Exercise:
The complete listing should be restated exactly.

(Spatial reasoning dataset excerpts)
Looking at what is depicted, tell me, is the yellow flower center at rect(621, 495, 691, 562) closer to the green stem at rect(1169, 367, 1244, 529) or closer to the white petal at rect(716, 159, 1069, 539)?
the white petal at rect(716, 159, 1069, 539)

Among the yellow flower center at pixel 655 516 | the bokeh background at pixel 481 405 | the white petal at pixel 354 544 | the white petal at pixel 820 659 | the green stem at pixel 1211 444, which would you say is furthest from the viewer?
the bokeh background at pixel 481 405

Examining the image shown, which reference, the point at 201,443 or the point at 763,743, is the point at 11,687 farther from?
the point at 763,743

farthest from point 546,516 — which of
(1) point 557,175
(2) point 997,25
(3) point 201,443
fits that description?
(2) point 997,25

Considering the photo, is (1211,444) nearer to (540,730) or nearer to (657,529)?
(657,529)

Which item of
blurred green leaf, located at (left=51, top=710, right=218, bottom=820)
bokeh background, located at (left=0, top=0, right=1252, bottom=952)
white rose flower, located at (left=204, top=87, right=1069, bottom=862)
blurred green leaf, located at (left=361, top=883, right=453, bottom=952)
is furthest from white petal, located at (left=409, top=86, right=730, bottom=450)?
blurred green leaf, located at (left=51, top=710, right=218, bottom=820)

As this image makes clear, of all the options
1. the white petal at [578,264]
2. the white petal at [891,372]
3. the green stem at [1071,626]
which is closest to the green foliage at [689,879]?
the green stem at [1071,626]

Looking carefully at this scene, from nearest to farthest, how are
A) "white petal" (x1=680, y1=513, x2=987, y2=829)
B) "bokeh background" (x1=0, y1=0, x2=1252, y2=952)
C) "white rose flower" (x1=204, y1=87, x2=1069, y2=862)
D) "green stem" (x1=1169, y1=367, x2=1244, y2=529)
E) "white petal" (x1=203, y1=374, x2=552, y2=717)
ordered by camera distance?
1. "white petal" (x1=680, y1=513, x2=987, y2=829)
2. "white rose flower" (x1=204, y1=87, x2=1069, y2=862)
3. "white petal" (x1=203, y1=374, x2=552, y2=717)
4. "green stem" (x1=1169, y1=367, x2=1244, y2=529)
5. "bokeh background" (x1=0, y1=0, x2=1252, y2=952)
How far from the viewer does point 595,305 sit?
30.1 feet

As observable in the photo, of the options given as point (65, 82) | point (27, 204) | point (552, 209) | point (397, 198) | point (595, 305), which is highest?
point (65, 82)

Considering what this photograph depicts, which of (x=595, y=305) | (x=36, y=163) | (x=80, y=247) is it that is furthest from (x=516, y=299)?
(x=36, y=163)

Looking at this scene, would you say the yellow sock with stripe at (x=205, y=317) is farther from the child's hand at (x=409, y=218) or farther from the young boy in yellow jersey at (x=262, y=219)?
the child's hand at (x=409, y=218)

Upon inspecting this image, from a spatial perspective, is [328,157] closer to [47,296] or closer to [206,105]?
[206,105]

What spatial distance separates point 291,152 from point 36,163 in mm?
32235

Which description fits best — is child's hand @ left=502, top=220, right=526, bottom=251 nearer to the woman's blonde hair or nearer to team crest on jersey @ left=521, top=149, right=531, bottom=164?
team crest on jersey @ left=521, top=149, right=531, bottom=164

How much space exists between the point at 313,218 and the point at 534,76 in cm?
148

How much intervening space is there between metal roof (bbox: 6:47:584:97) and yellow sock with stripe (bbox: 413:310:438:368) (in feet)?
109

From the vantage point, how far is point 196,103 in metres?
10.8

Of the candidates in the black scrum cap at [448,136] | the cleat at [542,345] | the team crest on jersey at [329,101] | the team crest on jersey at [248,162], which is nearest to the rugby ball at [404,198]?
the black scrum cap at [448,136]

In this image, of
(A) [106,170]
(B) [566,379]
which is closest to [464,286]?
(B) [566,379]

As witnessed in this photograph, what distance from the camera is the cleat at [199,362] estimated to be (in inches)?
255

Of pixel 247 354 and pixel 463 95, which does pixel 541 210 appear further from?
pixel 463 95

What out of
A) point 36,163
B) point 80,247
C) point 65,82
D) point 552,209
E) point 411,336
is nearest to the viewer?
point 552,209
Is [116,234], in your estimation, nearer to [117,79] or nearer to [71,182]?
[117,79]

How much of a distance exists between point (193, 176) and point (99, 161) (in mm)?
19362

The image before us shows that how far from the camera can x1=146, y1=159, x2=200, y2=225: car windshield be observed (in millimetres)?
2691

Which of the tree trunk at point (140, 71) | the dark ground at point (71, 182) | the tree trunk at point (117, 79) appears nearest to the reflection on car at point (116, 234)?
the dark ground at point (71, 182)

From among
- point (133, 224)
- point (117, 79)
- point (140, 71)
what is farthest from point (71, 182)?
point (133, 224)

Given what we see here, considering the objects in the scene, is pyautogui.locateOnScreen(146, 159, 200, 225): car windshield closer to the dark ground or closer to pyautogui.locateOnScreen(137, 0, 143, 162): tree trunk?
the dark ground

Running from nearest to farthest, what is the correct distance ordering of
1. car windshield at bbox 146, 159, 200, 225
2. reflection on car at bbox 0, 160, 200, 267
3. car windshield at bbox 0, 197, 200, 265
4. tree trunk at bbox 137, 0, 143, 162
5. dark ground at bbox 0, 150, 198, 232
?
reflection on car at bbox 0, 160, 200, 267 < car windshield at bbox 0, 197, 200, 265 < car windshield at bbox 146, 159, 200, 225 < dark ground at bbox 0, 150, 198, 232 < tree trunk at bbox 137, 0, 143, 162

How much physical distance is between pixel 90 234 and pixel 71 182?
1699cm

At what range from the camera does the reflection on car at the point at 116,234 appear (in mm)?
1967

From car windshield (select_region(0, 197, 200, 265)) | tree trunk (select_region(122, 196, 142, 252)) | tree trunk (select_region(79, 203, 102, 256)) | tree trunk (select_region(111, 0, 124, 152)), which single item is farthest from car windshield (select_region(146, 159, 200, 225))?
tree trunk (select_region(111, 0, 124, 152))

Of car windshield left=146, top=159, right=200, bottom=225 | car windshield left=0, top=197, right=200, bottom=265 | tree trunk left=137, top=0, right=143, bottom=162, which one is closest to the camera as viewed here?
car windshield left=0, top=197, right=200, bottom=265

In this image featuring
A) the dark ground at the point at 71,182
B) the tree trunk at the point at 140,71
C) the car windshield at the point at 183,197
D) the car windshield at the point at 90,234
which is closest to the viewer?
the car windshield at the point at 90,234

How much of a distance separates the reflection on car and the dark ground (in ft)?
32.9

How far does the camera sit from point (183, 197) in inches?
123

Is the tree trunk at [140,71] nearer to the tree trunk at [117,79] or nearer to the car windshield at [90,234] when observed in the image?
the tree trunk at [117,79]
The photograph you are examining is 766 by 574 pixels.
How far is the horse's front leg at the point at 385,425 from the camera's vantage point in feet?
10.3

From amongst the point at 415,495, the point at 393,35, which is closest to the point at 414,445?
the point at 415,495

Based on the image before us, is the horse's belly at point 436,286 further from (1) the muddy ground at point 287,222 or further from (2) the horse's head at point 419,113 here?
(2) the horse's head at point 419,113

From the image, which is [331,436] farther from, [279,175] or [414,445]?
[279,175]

Answer for the task:
Looking at what is depicted, tell me, is the yellow flower center at rect(621, 495, 691, 562) closer to the green stem at rect(1169, 367, 1244, 529) or closer to the white petal at rect(716, 159, 1069, 539)?
the white petal at rect(716, 159, 1069, 539)

Among the yellow flower center at pixel 655 516 | the bokeh background at pixel 481 405 | the white petal at pixel 354 544 | the white petal at pixel 820 659 | the green stem at pixel 1211 444, which would you say is furthest from the viewer?
the bokeh background at pixel 481 405

Examining the image shown, which reference, the point at 201,443 or the point at 763,743, is the point at 11,687 farther from?
the point at 763,743

farthest from point 546,516 — which of
(1) point 557,175
(2) point 997,25
(3) point 201,443
fits that description?
(2) point 997,25

Considering the photo, is (1211,444) nearer to (540,730) or nearer to (657,529)?
(657,529)

Which item of
blurred green leaf, located at (left=51, top=710, right=218, bottom=820)
bokeh background, located at (left=0, top=0, right=1252, bottom=952)
white rose flower, located at (left=204, top=87, right=1069, bottom=862)
blurred green leaf, located at (left=361, top=883, right=453, bottom=952)
is furthest from white petal, located at (left=409, top=86, right=730, bottom=450)?
blurred green leaf, located at (left=51, top=710, right=218, bottom=820)

As this image makes clear, of all the options
1. the white petal at [578,264]
2. the white petal at [891,372]
3. the green stem at [1071,626]
which is closest to the green foliage at [689,879]?
the green stem at [1071,626]

Looking carefully at this scene, from nearest to farthest, how are
A) "white petal" (x1=680, y1=513, x2=987, y2=829)
B) "bokeh background" (x1=0, y1=0, x2=1252, y2=952)
C) "white rose flower" (x1=204, y1=87, x2=1069, y2=862)
D) "green stem" (x1=1169, y1=367, x2=1244, y2=529)
E) "white petal" (x1=203, y1=374, x2=552, y2=717)
ordered by camera distance?
1. "white petal" (x1=680, y1=513, x2=987, y2=829)
2. "white rose flower" (x1=204, y1=87, x2=1069, y2=862)
3. "white petal" (x1=203, y1=374, x2=552, y2=717)
4. "green stem" (x1=1169, y1=367, x2=1244, y2=529)
5. "bokeh background" (x1=0, y1=0, x2=1252, y2=952)
How far from the viewer does point 595,305 sit?
30.1 feet

As observable in the photo, of the options given as point (65, 82) | point (27, 204) | point (552, 209) | point (397, 198) | point (595, 305), which is highest?
point (65, 82)

Considering what this photograph depicts, which of (x=595, y=305) | (x=36, y=163) | (x=80, y=247) is it that is furthest from (x=516, y=299)?
(x=36, y=163)

Looking at this scene, would you say the yellow sock with stripe at (x=205, y=317) is farther from the child's hand at (x=409, y=218) or farther from the young boy in yellow jersey at (x=262, y=219)?
the child's hand at (x=409, y=218)

Upon inspecting this image, from a spatial perspective, is [328,157] closer to [47,296] or closer to [206,105]?
[206,105]

What spatial distance separates point 291,152 from point 36,163 in mm?
32235

Which description fits best — is child's hand @ left=502, top=220, right=526, bottom=251 nearer to the woman's blonde hair or nearer to team crest on jersey @ left=521, top=149, right=531, bottom=164?
team crest on jersey @ left=521, top=149, right=531, bottom=164

How much space exists between the point at 313,218 and the point at 534,76 in cm?
148

How much intervening space is there between metal roof (bbox: 6:47:584:97) and yellow sock with stripe (bbox: 413:310:438:368) (in feet)?
109

From the vantage point, how far is point 196,103 in metres?
10.8

Of the candidates in the black scrum cap at [448,136] | the cleat at [542,345] | the team crest on jersey at [329,101] | the team crest on jersey at [248,162], which is nearest to the rugby ball at [404,198]?
the black scrum cap at [448,136]

In this image, of
(A) [106,170]
(B) [566,379]
which is closest to [464,286]?
(B) [566,379]

As witnessed in this photograph, what distance from the camera is the cleat at [199,362] estimated to be (in inches)?
255

Of pixel 247 354 and pixel 463 95, which does pixel 541 210 appear further from?
pixel 463 95

What out of
A) point 36,163
B) point 80,247
C) point 65,82
D) point 552,209
E) point 411,336
is nearest to the viewer?
point 552,209
Is [116,234], in your estimation, nearer to [117,79] or nearer to [71,182]?
[117,79]

How much of a distance exists between point (193, 176) and point (99, 161) (in mm)?
19362

The image before us shows that how far from the camera can x1=146, y1=159, x2=200, y2=225: car windshield be observed (in millimetres)?
2691

Which of the tree trunk at point (140, 71) | the dark ground at point (71, 182) | the tree trunk at point (117, 79) appears nearest to the reflection on car at point (116, 234)?
the dark ground at point (71, 182)

From among
- point (133, 224)
- point (117, 79)
- point (140, 71)
what is farthest from point (71, 182)?
point (133, 224)

Given what we see here, considering the objects in the scene, is pyautogui.locateOnScreen(146, 159, 200, 225): car windshield closer to the dark ground or closer to pyautogui.locateOnScreen(137, 0, 143, 162): tree trunk?
the dark ground

Running from nearest to farthest, what is the correct distance ordering of
1. car windshield at bbox 146, 159, 200, 225
2. reflection on car at bbox 0, 160, 200, 267
3. car windshield at bbox 0, 197, 200, 265
4. tree trunk at bbox 137, 0, 143, 162
5. dark ground at bbox 0, 150, 198, 232
?
reflection on car at bbox 0, 160, 200, 267 < car windshield at bbox 0, 197, 200, 265 < car windshield at bbox 146, 159, 200, 225 < dark ground at bbox 0, 150, 198, 232 < tree trunk at bbox 137, 0, 143, 162

How much physical distance is between pixel 90 234 and pixel 71 182?
1699cm

At what range from the camera does the reflection on car at the point at 116,234 appear (in mm)?
1967

From car windshield (select_region(0, 197, 200, 265)) | tree trunk (select_region(122, 196, 142, 252)) | tree trunk (select_region(79, 203, 102, 256)) | tree trunk (select_region(111, 0, 124, 152)), which single item is farthest from car windshield (select_region(146, 159, 200, 225))?
tree trunk (select_region(111, 0, 124, 152))

Of car windshield left=146, top=159, right=200, bottom=225 | car windshield left=0, top=197, right=200, bottom=265 | tree trunk left=137, top=0, right=143, bottom=162, which one is closest to the camera as viewed here?
car windshield left=0, top=197, right=200, bottom=265

In this image featuring
A) the dark ground at the point at 71,182
B) the tree trunk at the point at 140,71
C) the car windshield at the point at 183,197
D) the car windshield at the point at 90,234
which is closest to the viewer?
the car windshield at the point at 90,234

How much of a distance separates the reflection on car and the dark ground (in ft)?
32.9

How far does the camera sit from point (183, 197) in inches?
123

Is the tree trunk at [140,71] nearer to the tree trunk at [117,79] or nearer to the car windshield at [90,234] when observed in the image?
the tree trunk at [117,79]
The photograph you are examining is 766 by 574 pixels.
How far is the horse's front leg at the point at 385,425 from the camera's vantage point in feet?
10.3

From amongst the point at 415,495, the point at 393,35, which is closest to the point at 414,445?
the point at 415,495

Based on the image before us, is the horse's belly at point 436,286 further from (1) the muddy ground at point 287,222 or further from (2) the horse's head at point 419,113 here?
(2) the horse's head at point 419,113

From the image, which is [331,436] farther from, [279,175] or [414,445]?
[279,175]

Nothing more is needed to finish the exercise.